His robust defence was a quality he displayed throughout his junior single-seater career and just as the likes of Verstappen himself and Charles Leclerc demonstrated, Schumacher was never going to drop that ruthless streak when he reached the top of the ladder.
Verstappen’s former team-mate Pierre Gasly and title rival Hamilton then swept past Schumacher, who was powerless to defend, in quick succession.
A long 31-lap stint on the medium tyres ensured that Hamilton would then have to pass Schumacher for a second time, and the Haas then led a three-car train compromised of George Russell, Ricciardo and Verstappen.

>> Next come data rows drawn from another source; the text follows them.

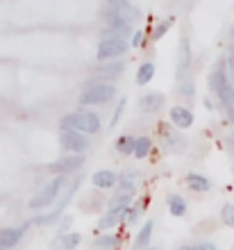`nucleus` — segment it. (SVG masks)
Wrapping results in <instances>:
<instances>
[{
    "mask_svg": "<svg viewBox=\"0 0 234 250\" xmlns=\"http://www.w3.org/2000/svg\"><path fill=\"white\" fill-rule=\"evenodd\" d=\"M64 185H68V178H66V175H57V178L50 180V182H48V185L43 187V189H41L39 193L30 200V203H27V207H30V209H34V211H37V209H46L48 205L55 203V198H57L59 191L64 189Z\"/></svg>",
    "mask_w": 234,
    "mask_h": 250,
    "instance_id": "1",
    "label": "nucleus"
},
{
    "mask_svg": "<svg viewBox=\"0 0 234 250\" xmlns=\"http://www.w3.org/2000/svg\"><path fill=\"white\" fill-rule=\"evenodd\" d=\"M62 130H85L86 134H96L100 130V119L93 112L68 114V116L62 119Z\"/></svg>",
    "mask_w": 234,
    "mask_h": 250,
    "instance_id": "2",
    "label": "nucleus"
},
{
    "mask_svg": "<svg viewBox=\"0 0 234 250\" xmlns=\"http://www.w3.org/2000/svg\"><path fill=\"white\" fill-rule=\"evenodd\" d=\"M116 96V89L111 84H93L89 86L82 96H80V103L82 105H105V103H109L111 98Z\"/></svg>",
    "mask_w": 234,
    "mask_h": 250,
    "instance_id": "3",
    "label": "nucleus"
},
{
    "mask_svg": "<svg viewBox=\"0 0 234 250\" xmlns=\"http://www.w3.org/2000/svg\"><path fill=\"white\" fill-rule=\"evenodd\" d=\"M128 50V43H125V39H121V37H105L100 43H98V53L96 57L100 62H107V60H116V57H121V55Z\"/></svg>",
    "mask_w": 234,
    "mask_h": 250,
    "instance_id": "4",
    "label": "nucleus"
},
{
    "mask_svg": "<svg viewBox=\"0 0 234 250\" xmlns=\"http://www.w3.org/2000/svg\"><path fill=\"white\" fill-rule=\"evenodd\" d=\"M130 34H132V27L128 21H123L121 16H116L111 12H105V37H121V39H125Z\"/></svg>",
    "mask_w": 234,
    "mask_h": 250,
    "instance_id": "5",
    "label": "nucleus"
},
{
    "mask_svg": "<svg viewBox=\"0 0 234 250\" xmlns=\"http://www.w3.org/2000/svg\"><path fill=\"white\" fill-rule=\"evenodd\" d=\"M62 146H64L66 152H75V155H82L89 148V141L82 132L78 130H62Z\"/></svg>",
    "mask_w": 234,
    "mask_h": 250,
    "instance_id": "6",
    "label": "nucleus"
},
{
    "mask_svg": "<svg viewBox=\"0 0 234 250\" xmlns=\"http://www.w3.org/2000/svg\"><path fill=\"white\" fill-rule=\"evenodd\" d=\"M107 12L116 14V16H121L128 23H134L139 19V9L132 7L128 0H107Z\"/></svg>",
    "mask_w": 234,
    "mask_h": 250,
    "instance_id": "7",
    "label": "nucleus"
},
{
    "mask_svg": "<svg viewBox=\"0 0 234 250\" xmlns=\"http://www.w3.org/2000/svg\"><path fill=\"white\" fill-rule=\"evenodd\" d=\"M170 123L180 127V130H187L193 125V112L187 109V107H173L170 109Z\"/></svg>",
    "mask_w": 234,
    "mask_h": 250,
    "instance_id": "8",
    "label": "nucleus"
},
{
    "mask_svg": "<svg viewBox=\"0 0 234 250\" xmlns=\"http://www.w3.org/2000/svg\"><path fill=\"white\" fill-rule=\"evenodd\" d=\"M25 234V228H7V230H0V250H9L19 244Z\"/></svg>",
    "mask_w": 234,
    "mask_h": 250,
    "instance_id": "9",
    "label": "nucleus"
},
{
    "mask_svg": "<svg viewBox=\"0 0 234 250\" xmlns=\"http://www.w3.org/2000/svg\"><path fill=\"white\" fill-rule=\"evenodd\" d=\"M85 164V159H82V155H75V157H66V159H59V162H55V164L50 166L55 173H59V175H68V173L78 171L80 166Z\"/></svg>",
    "mask_w": 234,
    "mask_h": 250,
    "instance_id": "10",
    "label": "nucleus"
},
{
    "mask_svg": "<svg viewBox=\"0 0 234 250\" xmlns=\"http://www.w3.org/2000/svg\"><path fill=\"white\" fill-rule=\"evenodd\" d=\"M164 105V93H146V96H141L139 98V109H141L143 114H152L157 112L159 107Z\"/></svg>",
    "mask_w": 234,
    "mask_h": 250,
    "instance_id": "11",
    "label": "nucleus"
},
{
    "mask_svg": "<svg viewBox=\"0 0 234 250\" xmlns=\"http://www.w3.org/2000/svg\"><path fill=\"white\" fill-rule=\"evenodd\" d=\"M82 237H80L78 232H71V234H59L55 241L50 244V250H73L78 248Z\"/></svg>",
    "mask_w": 234,
    "mask_h": 250,
    "instance_id": "12",
    "label": "nucleus"
},
{
    "mask_svg": "<svg viewBox=\"0 0 234 250\" xmlns=\"http://www.w3.org/2000/svg\"><path fill=\"white\" fill-rule=\"evenodd\" d=\"M189 64H191V50H189V39L182 37L180 41V66H177V78H184L189 71Z\"/></svg>",
    "mask_w": 234,
    "mask_h": 250,
    "instance_id": "13",
    "label": "nucleus"
},
{
    "mask_svg": "<svg viewBox=\"0 0 234 250\" xmlns=\"http://www.w3.org/2000/svg\"><path fill=\"white\" fill-rule=\"evenodd\" d=\"M116 182H118L116 173H111V171L93 173V187H96V189H109V187H114Z\"/></svg>",
    "mask_w": 234,
    "mask_h": 250,
    "instance_id": "14",
    "label": "nucleus"
},
{
    "mask_svg": "<svg viewBox=\"0 0 234 250\" xmlns=\"http://www.w3.org/2000/svg\"><path fill=\"white\" fill-rule=\"evenodd\" d=\"M125 211H128V207H125V209H111L107 216H103L98 221V228H100V230H107V228L118 225L121 221H125Z\"/></svg>",
    "mask_w": 234,
    "mask_h": 250,
    "instance_id": "15",
    "label": "nucleus"
},
{
    "mask_svg": "<svg viewBox=\"0 0 234 250\" xmlns=\"http://www.w3.org/2000/svg\"><path fill=\"white\" fill-rule=\"evenodd\" d=\"M187 187L191 191H200V193L212 191V182L207 178H202V175H195V173H189L187 175Z\"/></svg>",
    "mask_w": 234,
    "mask_h": 250,
    "instance_id": "16",
    "label": "nucleus"
},
{
    "mask_svg": "<svg viewBox=\"0 0 234 250\" xmlns=\"http://www.w3.org/2000/svg\"><path fill=\"white\" fill-rule=\"evenodd\" d=\"M230 84H232V82H230V78L223 71H214L209 75V86H212L216 93H221L223 89H228Z\"/></svg>",
    "mask_w": 234,
    "mask_h": 250,
    "instance_id": "17",
    "label": "nucleus"
},
{
    "mask_svg": "<svg viewBox=\"0 0 234 250\" xmlns=\"http://www.w3.org/2000/svg\"><path fill=\"white\" fill-rule=\"evenodd\" d=\"M150 237H152V221H148V223H146L141 230H139L137 239H134V250L146 248V246L150 244Z\"/></svg>",
    "mask_w": 234,
    "mask_h": 250,
    "instance_id": "18",
    "label": "nucleus"
},
{
    "mask_svg": "<svg viewBox=\"0 0 234 250\" xmlns=\"http://www.w3.org/2000/svg\"><path fill=\"white\" fill-rule=\"evenodd\" d=\"M150 139L148 137H139V139H134V144H132V155L137 159H143L146 155L150 152Z\"/></svg>",
    "mask_w": 234,
    "mask_h": 250,
    "instance_id": "19",
    "label": "nucleus"
},
{
    "mask_svg": "<svg viewBox=\"0 0 234 250\" xmlns=\"http://www.w3.org/2000/svg\"><path fill=\"white\" fill-rule=\"evenodd\" d=\"M152 75H155V64H152V62L141 64V66H139V73H137V84L139 86L148 84L150 80H152Z\"/></svg>",
    "mask_w": 234,
    "mask_h": 250,
    "instance_id": "20",
    "label": "nucleus"
},
{
    "mask_svg": "<svg viewBox=\"0 0 234 250\" xmlns=\"http://www.w3.org/2000/svg\"><path fill=\"white\" fill-rule=\"evenodd\" d=\"M169 209L173 216H184L187 214V203L182 196H169Z\"/></svg>",
    "mask_w": 234,
    "mask_h": 250,
    "instance_id": "21",
    "label": "nucleus"
},
{
    "mask_svg": "<svg viewBox=\"0 0 234 250\" xmlns=\"http://www.w3.org/2000/svg\"><path fill=\"white\" fill-rule=\"evenodd\" d=\"M93 248L96 250H114V248H118V237H114V234H105V237H100V239L93 241Z\"/></svg>",
    "mask_w": 234,
    "mask_h": 250,
    "instance_id": "22",
    "label": "nucleus"
},
{
    "mask_svg": "<svg viewBox=\"0 0 234 250\" xmlns=\"http://www.w3.org/2000/svg\"><path fill=\"white\" fill-rule=\"evenodd\" d=\"M132 200V193H116V196L109 200V211L111 209H125Z\"/></svg>",
    "mask_w": 234,
    "mask_h": 250,
    "instance_id": "23",
    "label": "nucleus"
},
{
    "mask_svg": "<svg viewBox=\"0 0 234 250\" xmlns=\"http://www.w3.org/2000/svg\"><path fill=\"white\" fill-rule=\"evenodd\" d=\"M132 144H134L132 137H121L116 141V150L121 152V155H132Z\"/></svg>",
    "mask_w": 234,
    "mask_h": 250,
    "instance_id": "24",
    "label": "nucleus"
},
{
    "mask_svg": "<svg viewBox=\"0 0 234 250\" xmlns=\"http://www.w3.org/2000/svg\"><path fill=\"white\" fill-rule=\"evenodd\" d=\"M173 21H175V19H166V21H162V23H159V25L155 27V32H152V39H155V41H157V39H162L164 34L169 32V27L173 25Z\"/></svg>",
    "mask_w": 234,
    "mask_h": 250,
    "instance_id": "25",
    "label": "nucleus"
},
{
    "mask_svg": "<svg viewBox=\"0 0 234 250\" xmlns=\"http://www.w3.org/2000/svg\"><path fill=\"white\" fill-rule=\"evenodd\" d=\"M221 218L223 223L230 225V228H234V205H225L221 209Z\"/></svg>",
    "mask_w": 234,
    "mask_h": 250,
    "instance_id": "26",
    "label": "nucleus"
},
{
    "mask_svg": "<svg viewBox=\"0 0 234 250\" xmlns=\"http://www.w3.org/2000/svg\"><path fill=\"white\" fill-rule=\"evenodd\" d=\"M123 71V64H114V66H103L100 68V75H109V73H121Z\"/></svg>",
    "mask_w": 234,
    "mask_h": 250,
    "instance_id": "27",
    "label": "nucleus"
},
{
    "mask_svg": "<svg viewBox=\"0 0 234 250\" xmlns=\"http://www.w3.org/2000/svg\"><path fill=\"white\" fill-rule=\"evenodd\" d=\"M139 218V207H132L130 211H125V223H137Z\"/></svg>",
    "mask_w": 234,
    "mask_h": 250,
    "instance_id": "28",
    "label": "nucleus"
},
{
    "mask_svg": "<svg viewBox=\"0 0 234 250\" xmlns=\"http://www.w3.org/2000/svg\"><path fill=\"white\" fill-rule=\"evenodd\" d=\"M180 91H182V96H193V93H195V84H193V82H184V84L180 86Z\"/></svg>",
    "mask_w": 234,
    "mask_h": 250,
    "instance_id": "29",
    "label": "nucleus"
},
{
    "mask_svg": "<svg viewBox=\"0 0 234 250\" xmlns=\"http://www.w3.org/2000/svg\"><path fill=\"white\" fill-rule=\"evenodd\" d=\"M123 107H125V100H121V103H118V107H116V112H114V119H111V125H116V123H118V119H121V114H123Z\"/></svg>",
    "mask_w": 234,
    "mask_h": 250,
    "instance_id": "30",
    "label": "nucleus"
},
{
    "mask_svg": "<svg viewBox=\"0 0 234 250\" xmlns=\"http://www.w3.org/2000/svg\"><path fill=\"white\" fill-rule=\"evenodd\" d=\"M141 41H143V34H141V32H137V34H134V39H132V46L139 48V46H141Z\"/></svg>",
    "mask_w": 234,
    "mask_h": 250,
    "instance_id": "31",
    "label": "nucleus"
},
{
    "mask_svg": "<svg viewBox=\"0 0 234 250\" xmlns=\"http://www.w3.org/2000/svg\"><path fill=\"white\" fill-rule=\"evenodd\" d=\"M195 250H216V246H214V244H209V241H205V244H200Z\"/></svg>",
    "mask_w": 234,
    "mask_h": 250,
    "instance_id": "32",
    "label": "nucleus"
},
{
    "mask_svg": "<svg viewBox=\"0 0 234 250\" xmlns=\"http://www.w3.org/2000/svg\"><path fill=\"white\" fill-rule=\"evenodd\" d=\"M228 68H230V75H228V78H230V80H232V82H234V62L230 60V57H228Z\"/></svg>",
    "mask_w": 234,
    "mask_h": 250,
    "instance_id": "33",
    "label": "nucleus"
},
{
    "mask_svg": "<svg viewBox=\"0 0 234 250\" xmlns=\"http://www.w3.org/2000/svg\"><path fill=\"white\" fill-rule=\"evenodd\" d=\"M225 109H228V116L232 119V123H234V105H225Z\"/></svg>",
    "mask_w": 234,
    "mask_h": 250,
    "instance_id": "34",
    "label": "nucleus"
},
{
    "mask_svg": "<svg viewBox=\"0 0 234 250\" xmlns=\"http://www.w3.org/2000/svg\"><path fill=\"white\" fill-rule=\"evenodd\" d=\"M177 250H195V248H193V246H180Z\"/></svg>",
    "mask_w": 234,
    "mask_h": 250,
    "instance_id": "35",
    "label": "nucleus"
},
{
    "mask_svg": "<svg viewBox=\"0 0 234 250\" xmlns=\"http://www.w3.org/2000/svg\"><path fill=\"white\" fill-rule=\"evenodd\" d=\"M232 46H234V43H232Z\"/></svg>",
    "mask_w": 234,
    "mask_h": 250,
    "instance_id": "36",
    "label": "nucleus"
}]
</instances>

Russell only got by Schumacher around the outside of Turn 2 on the final lap of Schumacher’s stint, and Ricciardo and Verstappen were only released by Schumacher’s pitstop.
“I wasn’t anticipating holding them off for that long, but I was glad that I was able to,” Schumacher said after the race.
“I was able to also get the opportunity to fight with the top guys, I was fighting with Max twice on the road, been able to make my experience in that case and feel the pressure, and not crack under pressure.”
There were certainly no signs of cracks, and in the 14 laps after Schumacher made his pitstop, his lap times were all within half a second of each other.
It was a contrast to drives like crashing out of the top 15 in the early laps of the race at Imola, and the scruffy opening lap that undid his Q2 heroics at Paul Ricard.
His pitstop had dropped him to 13th place, but his strong and consistent pace ensured he comfortably kept the Alfa Romeo of Antonio Giovinazzi behind him – the first time a Haas driver has finished in front of an Alfa this season.
And with Sebastian Vettel’s disqualification, Schumacher was promoted to 12th place, which became his best F1 result yet and Haas’s strongest finish since Romain Grosjean’s ninth place at Nurburgring last October.
“It really gave everybody a light at the end of the tunnel again, after a disappointing day [on Saturday],” Schumacher added.
It comes at a crucial time for Schumacher with the identity of his 2022 employer unclear and off the back of the British Grand Prix where Mazepin finished ahead of him in a race for only the second time – thanks to a clinical overtaking manoeuvre in the final corners where he also overtook Schumacher to win the Silverstone F2 feature race in 2020.
While Mazepin said he “strongly believes he has a long career in Formula 1” after what he described as a “f****** annoying” pitlane collision with Kimi Raikkonen, Schumacher is far humbler about his future prospects.
But regardless of where Schumacher ends up, one thing the Hungarian GP showed is that if he is in more competitive machinery next year – whether that be an improved Haas or an Alfa Romeo – he’ll be more than capable at holding his own.